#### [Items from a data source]

▬▬▬▬▬▬▬▬▬▬

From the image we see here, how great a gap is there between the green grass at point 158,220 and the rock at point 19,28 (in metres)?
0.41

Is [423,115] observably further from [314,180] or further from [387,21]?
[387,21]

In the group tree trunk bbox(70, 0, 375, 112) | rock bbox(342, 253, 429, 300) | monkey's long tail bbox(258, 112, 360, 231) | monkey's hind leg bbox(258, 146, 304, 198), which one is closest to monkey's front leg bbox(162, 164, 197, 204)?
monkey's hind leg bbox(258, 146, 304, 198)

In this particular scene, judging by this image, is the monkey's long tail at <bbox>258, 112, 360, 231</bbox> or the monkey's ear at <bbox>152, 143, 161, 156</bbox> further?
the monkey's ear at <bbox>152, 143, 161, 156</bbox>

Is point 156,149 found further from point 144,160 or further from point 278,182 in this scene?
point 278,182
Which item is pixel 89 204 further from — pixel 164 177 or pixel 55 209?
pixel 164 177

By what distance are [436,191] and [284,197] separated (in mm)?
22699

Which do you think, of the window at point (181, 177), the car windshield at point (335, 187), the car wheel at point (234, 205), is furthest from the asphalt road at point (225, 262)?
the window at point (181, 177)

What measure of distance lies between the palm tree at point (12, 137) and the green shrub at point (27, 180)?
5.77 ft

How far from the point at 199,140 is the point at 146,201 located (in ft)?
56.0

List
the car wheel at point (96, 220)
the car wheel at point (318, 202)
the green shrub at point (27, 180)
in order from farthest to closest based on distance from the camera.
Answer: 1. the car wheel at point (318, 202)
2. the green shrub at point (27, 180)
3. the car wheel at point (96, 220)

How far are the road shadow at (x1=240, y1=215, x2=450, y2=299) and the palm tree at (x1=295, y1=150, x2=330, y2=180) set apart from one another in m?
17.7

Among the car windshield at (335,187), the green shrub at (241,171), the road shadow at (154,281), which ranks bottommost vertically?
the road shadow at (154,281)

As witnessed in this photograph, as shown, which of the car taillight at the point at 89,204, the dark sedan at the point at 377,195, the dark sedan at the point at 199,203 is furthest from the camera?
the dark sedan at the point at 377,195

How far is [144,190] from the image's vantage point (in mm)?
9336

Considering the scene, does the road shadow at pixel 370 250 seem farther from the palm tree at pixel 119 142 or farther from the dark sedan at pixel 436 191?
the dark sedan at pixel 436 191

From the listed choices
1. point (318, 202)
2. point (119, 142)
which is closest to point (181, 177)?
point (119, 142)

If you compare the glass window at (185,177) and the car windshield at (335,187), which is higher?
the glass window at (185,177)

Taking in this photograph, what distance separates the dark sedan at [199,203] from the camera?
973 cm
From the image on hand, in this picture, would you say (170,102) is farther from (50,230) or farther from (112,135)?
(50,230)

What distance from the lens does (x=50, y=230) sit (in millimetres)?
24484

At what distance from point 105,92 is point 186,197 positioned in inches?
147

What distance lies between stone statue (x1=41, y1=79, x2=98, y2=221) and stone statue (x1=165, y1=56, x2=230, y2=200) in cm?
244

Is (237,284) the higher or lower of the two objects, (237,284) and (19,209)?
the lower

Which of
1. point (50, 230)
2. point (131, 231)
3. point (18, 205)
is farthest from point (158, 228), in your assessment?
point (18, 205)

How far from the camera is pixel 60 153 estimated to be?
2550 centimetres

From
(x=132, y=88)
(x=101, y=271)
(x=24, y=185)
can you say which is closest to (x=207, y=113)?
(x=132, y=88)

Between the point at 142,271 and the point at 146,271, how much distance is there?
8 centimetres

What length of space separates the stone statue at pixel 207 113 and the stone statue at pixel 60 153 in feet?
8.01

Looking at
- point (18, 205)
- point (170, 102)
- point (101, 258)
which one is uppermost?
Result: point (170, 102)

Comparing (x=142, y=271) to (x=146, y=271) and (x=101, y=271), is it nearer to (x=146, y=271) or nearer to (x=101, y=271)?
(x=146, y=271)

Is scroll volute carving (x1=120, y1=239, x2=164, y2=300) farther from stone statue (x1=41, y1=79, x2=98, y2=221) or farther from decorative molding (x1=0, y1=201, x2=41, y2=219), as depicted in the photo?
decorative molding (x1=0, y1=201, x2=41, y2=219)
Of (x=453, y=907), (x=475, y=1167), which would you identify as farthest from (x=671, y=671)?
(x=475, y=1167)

▬▬▬▬▬▬▬▬▬▬

#### [REQUIREMENTS]
Locate "What distance from the" in the material, then quote the line that contains it and all lines after it through the final one.

#### [SOLUTION TO THIS PROBLEM]
What distance from the lens does (x=50, y=230) sit (in millimetres)?
24484

At what distance from point 105,92 is point 186,197 positioned in inches?
147

What distance lies between stone statue (x1=41, y1=79, x2=98, y2=221) and stone statue (x1=165, y1=56, x2=230, y2=200) in cm?
244

Is (237,284) the higher or lower of the two objects, (237,284) and (19,209)?
the lower

Which of
1. point (50, 230)
2. point (131, 231)
3. point (18, 205)
is farthest from point (158, 228), in your assessment?
point (18, 205)

How far from the camera is pixel 60 153 estimated to be?
2550 centimetres

From
(x=132, y=88)
(x=101, y=271)
(x=24, y=185)
can you say which is closest to (x=207, y=113)?
(x=132, y=88)

Between the point at 142,271 and the point at 146,271, how much distance is there?
8 centimetres

What length of space separates the stone statue at pixel 207 113 and the stone statue at pixel 60 153 in feet?
8.01

Looking at
- point (18, 205)
- point (170, 102)
- point (101, 258)
which one is uppermost?
Result: point (170, 102)

Comparing (x=142, y=271) to (x=146, y=271) and (x=101, y=271), is it nearer to (x=146, y=271) or nearer to (x=101, y=271)?
(x=146, y=271)

Is scroll volute carving (x1=120, y1=239, x2=164, y2=300) farther from stone statue (x1=41, y1=79, x2=98, y2=221) or farther from decorative molding (x1=0, y1=201, x2=41, y2=219), as depicted in the photo?
decorative molding (x1=0, y1=201, x2=41, y2=219)
Of (x=453, y=907), (x=475, y=1167), which would you identify as farthest from (x=671, y=671)?
(x=475, y=1167)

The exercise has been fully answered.